WHAT IS BEING ASKED =
Restate word for word the span that opens with the line containing "body_size: 1513" and closes with the final line of the data; give only those lines.

*** RECORD EXTRACTS Section Begins ***

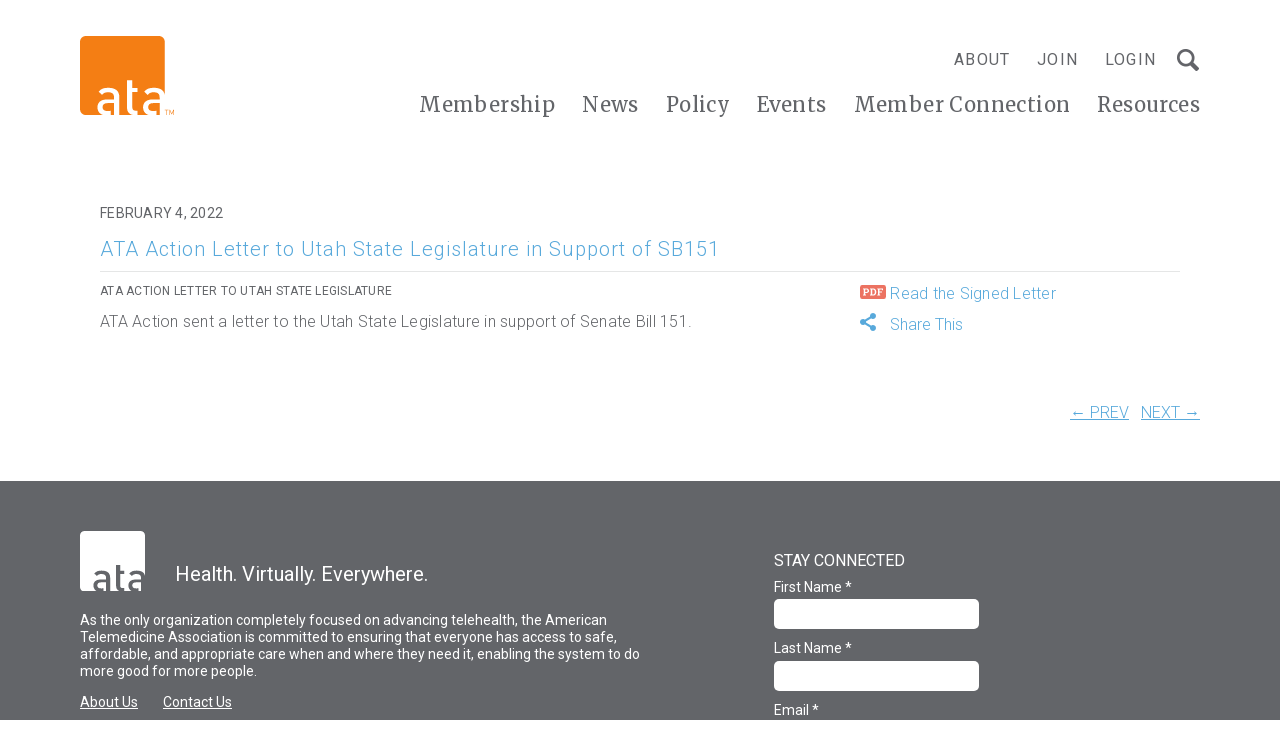

--- FILE ---
content_type: application/javascript
request_url: https://www.americantelemed.org/wp-content/plugins/io-notification/public/js/main.js?ver=1704363355
body_size: 40
content:
"use strict";!function n(o,u,c){function f(t,e){if(!u[t]){if(!o[t]){var r="function"==typeof require&&require;if(!e&&r)return r(t,!0);if(a)return a(t,!0);throw new Error("Cannot find module '"+t+"'")}var i=u[t]={exports:{}};o[t][0].call(i.exports,function(e){var r=o[t][1][e];return f(r||e)},i,i.exports,n,o,u,c)}return u[t].exports}for(var a="function"==typeof require&&require,e=0;e<c.length;e++)f(c[e]);return f}({1:[function(e,r,t){function i(){var e=new Date;e.setTime(e.getTime()+31536e7);var r="expires="+e.toUTCString();document.cookie=cookie_hash+"=1;"+r+";path=/",n(".io-notification").remove()}var n;(n=jQuery)(document).ready(function(){n(".io-notification-dismiss").click(i)})},{}]},{},[1]);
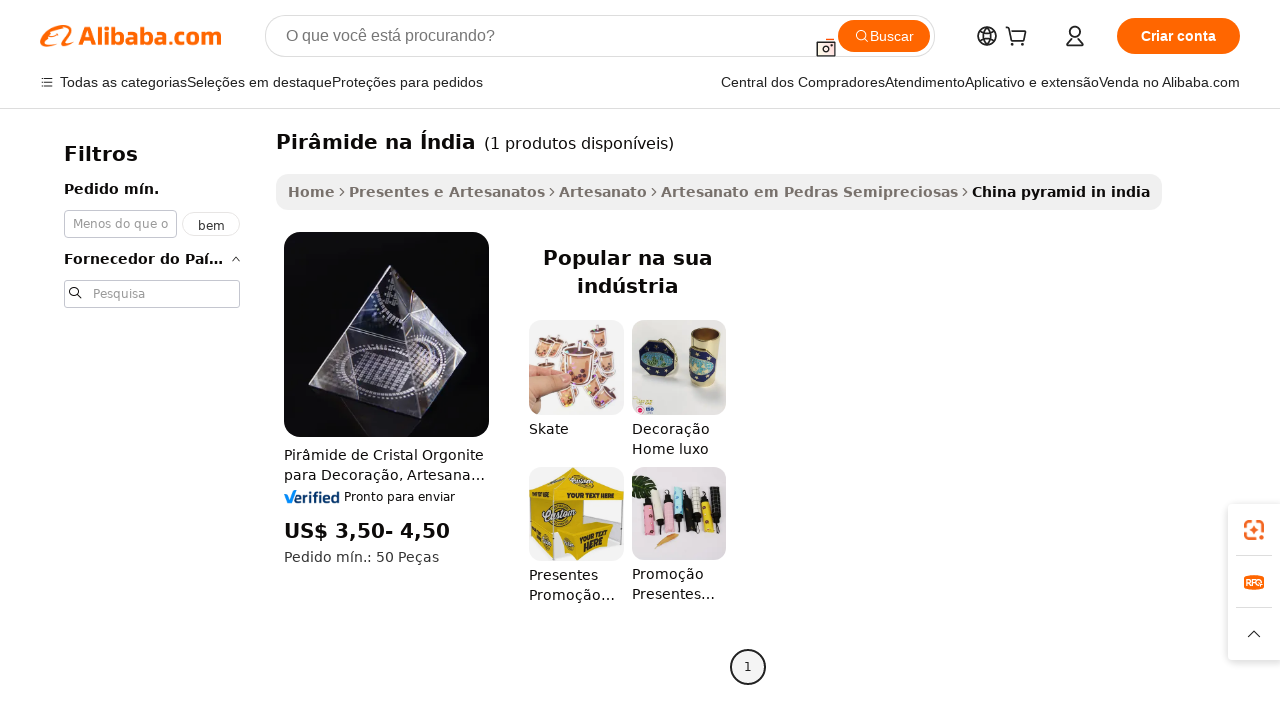

--- FILE ---
content_type: application/javascript
request_url: https://aplus.alibaba.com/eg.js?t=1769261029621
body_size: -79
content:
window.goldlog=(window.goldlog||{});goldlog.Etag="4bX7IdEhAmUCAS/2gMeinnHS";goldlog.stag=1;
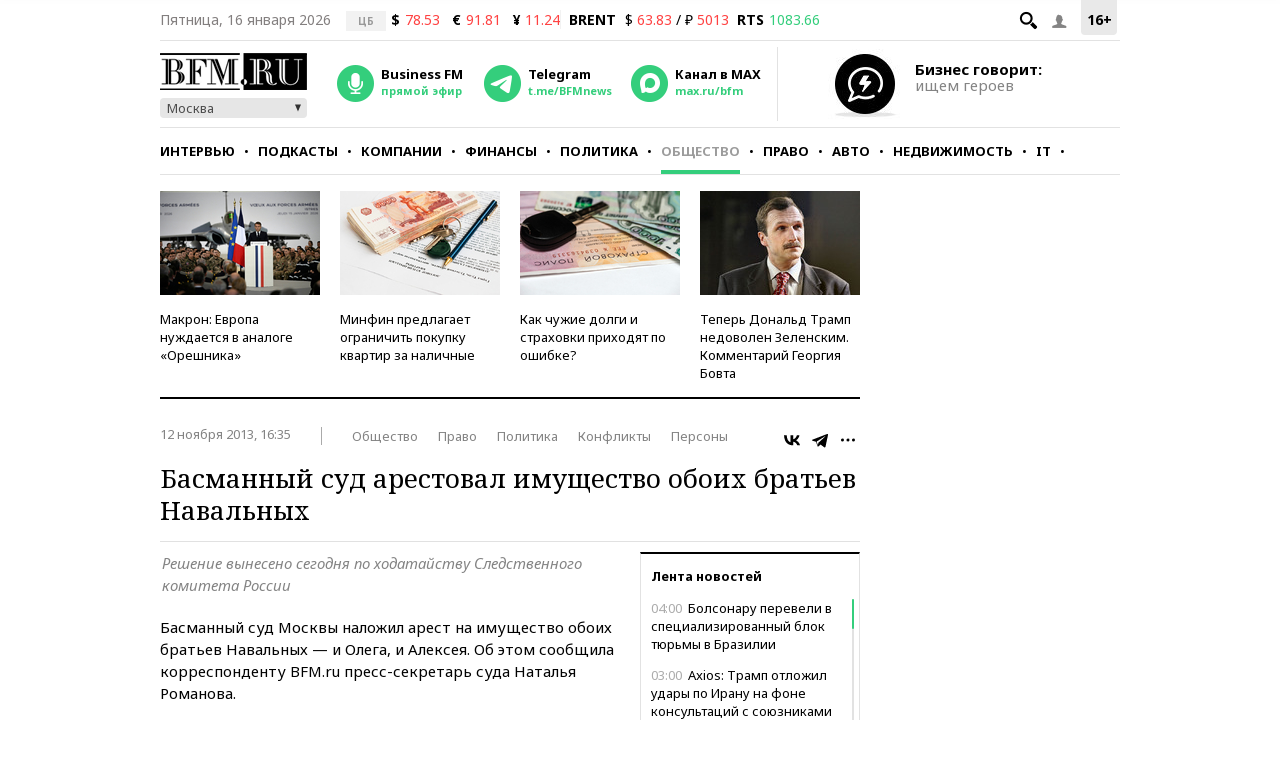

--- FILE ---
content_type: application/javascript
request_url: https://smi2.ru/counter/settings?payload=CMKIAhip9-2jvDM6JGZlNTA5YmRmLTNmYTAtNDJmOS1hZWNiLTJhZWY3MTAzMmYwZA&cb=_callbacks____0mkg7wgkr
body_size: 1513
content:
_callbacks____0mkg7wgkr("[base64]");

*** RECORD EXTRACTS Section Ends ***

RESPONSE TO THIS TASK =
body_size: 1513
content:
_callbacks____0mkg7wgkr("[base64]");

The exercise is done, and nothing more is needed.